Text block:
Let ABC be a right triangle in which \angle C=90^{\circ}, F_c is the foot of the altitude from C, K is the Kosnita point, and S is the symmedian point. Then the lengths of the segments SK,KF_c, CK form a geometric progression:

    \[KF_c^2=(CK)(SK)\]

Place the vertices of the right triangle at convenient points: A(0,2u), B(2v,0), and C(0,0). Then:

  • F_c is the point F_c\left(\frac{2u^2v}{u^2+v^2},\frac{2uv^2}{u^2+v^2}\right);
  • K is the point \left(\frac{4u^2v}{3(u^2+v^2)},\frac{4uv^2}{3(u^2+v^2)}\right);
  • S is the point \left(\frac{u^2v}{u^2+v^2},\frac{uv^2}{u^2+v^2}\right).

Find the distance from the Kosnita point to the foot of the altitude from C.

Using the given coordinates, we find:

    \[KF_c=\frac{2uv}{3\sqrt{u^2+v^2}}\]

Find the distance from the Kosnita point to the symmedian point.

Using the given coordinates, we find:

    \[KS=\frac{uv}{3\sqrt{u^2+v^2}}\]

Find the distance from vertex C to the Kosnita point.

Using the given coordinates, we find:

    \[CK=\frac{4uv}{3\sqrt{u^2+v^2}}\]

PROVE that KF_c^2=(CK)(SK).

Follows from

    \[KF_c=\frac{2uv}{3\sqrt{u^2+v^2}},~SK=\frac{uv}{3\sqrt{u^2+v^2}},~CK=\frac{4uv}{3\sqrt{u^2+v^2}}\]

PROVE that CK=2SK.

Supplied data:
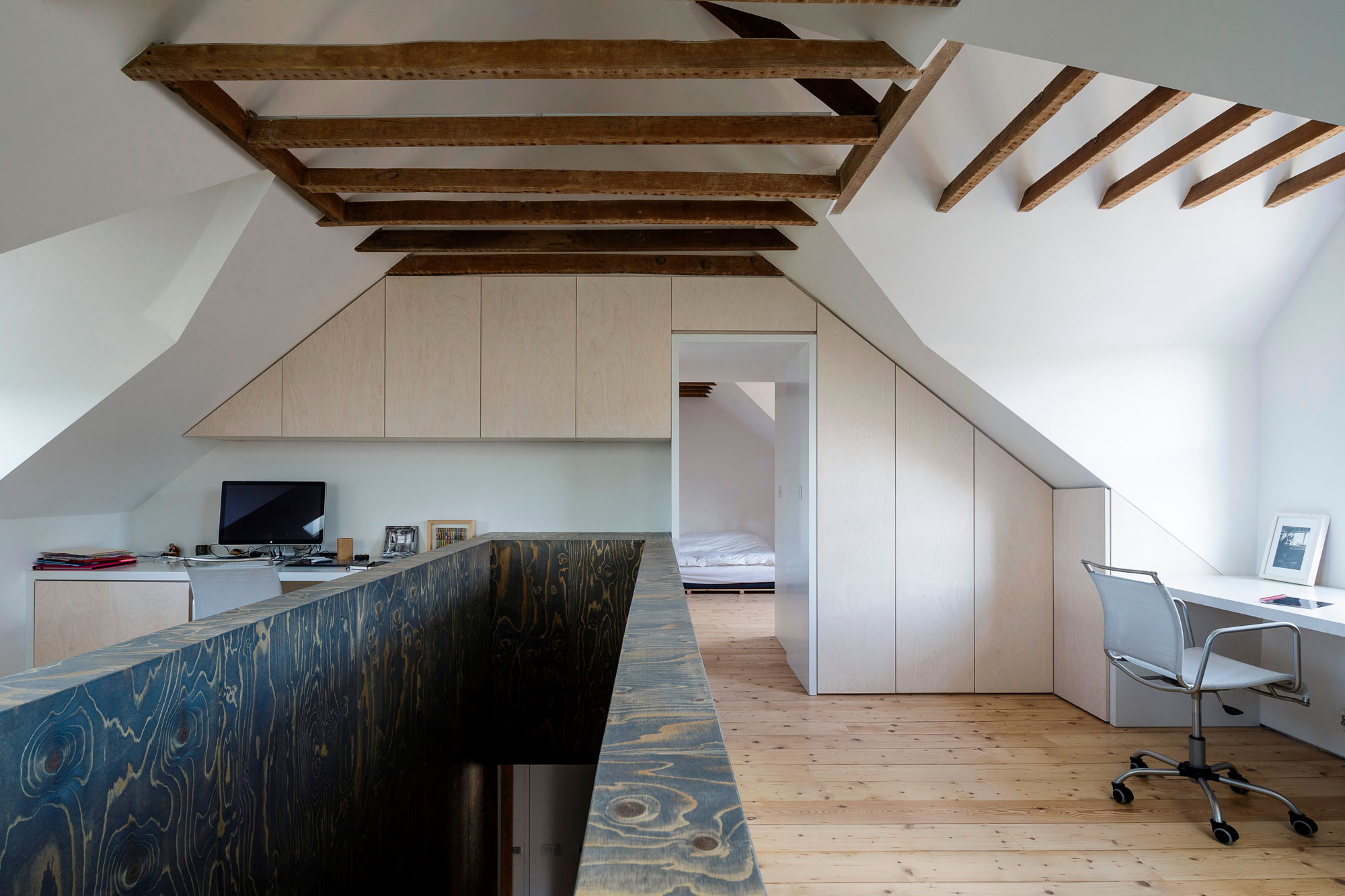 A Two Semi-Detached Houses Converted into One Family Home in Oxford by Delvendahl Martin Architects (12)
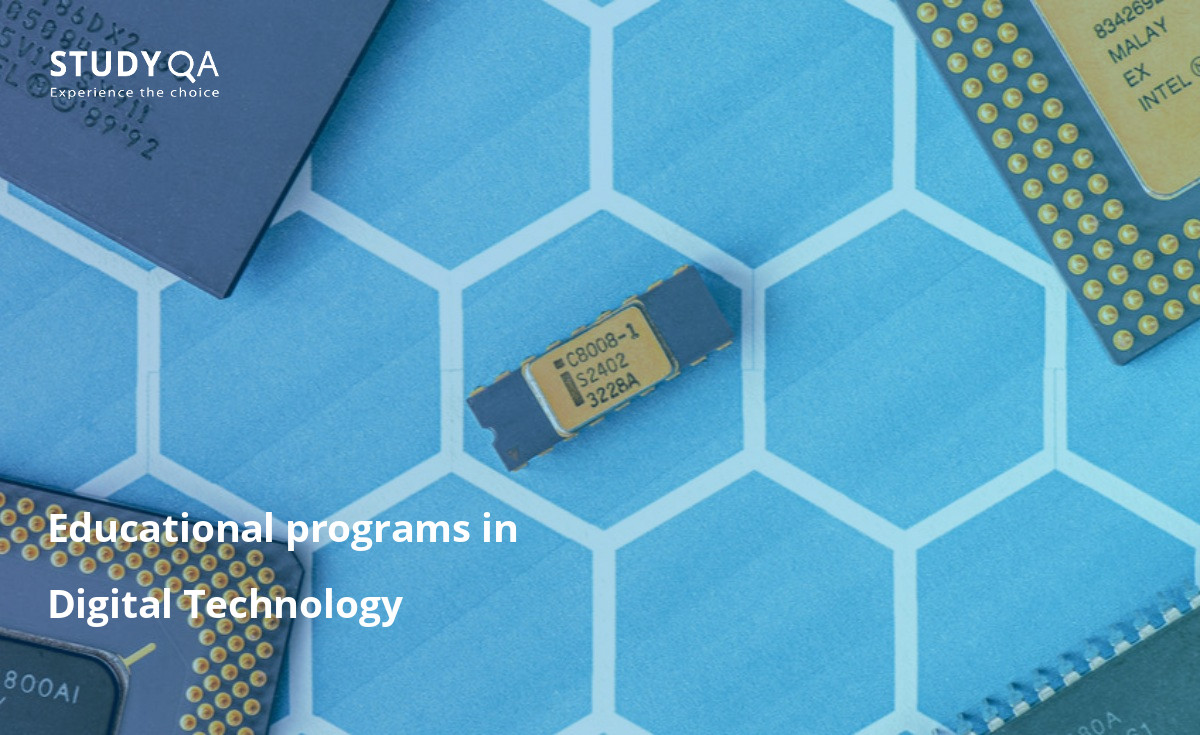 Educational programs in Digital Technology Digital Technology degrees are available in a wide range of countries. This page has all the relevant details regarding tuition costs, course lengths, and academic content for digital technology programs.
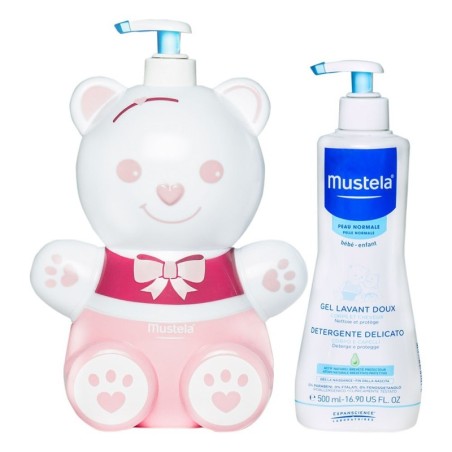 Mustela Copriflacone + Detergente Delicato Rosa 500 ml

Request: Please give the coordinates the right-triangle text above assigns to vertices A, B, and C.

Response to this exercise: A(0, 2u), B(2v, 0), and C(0, 0)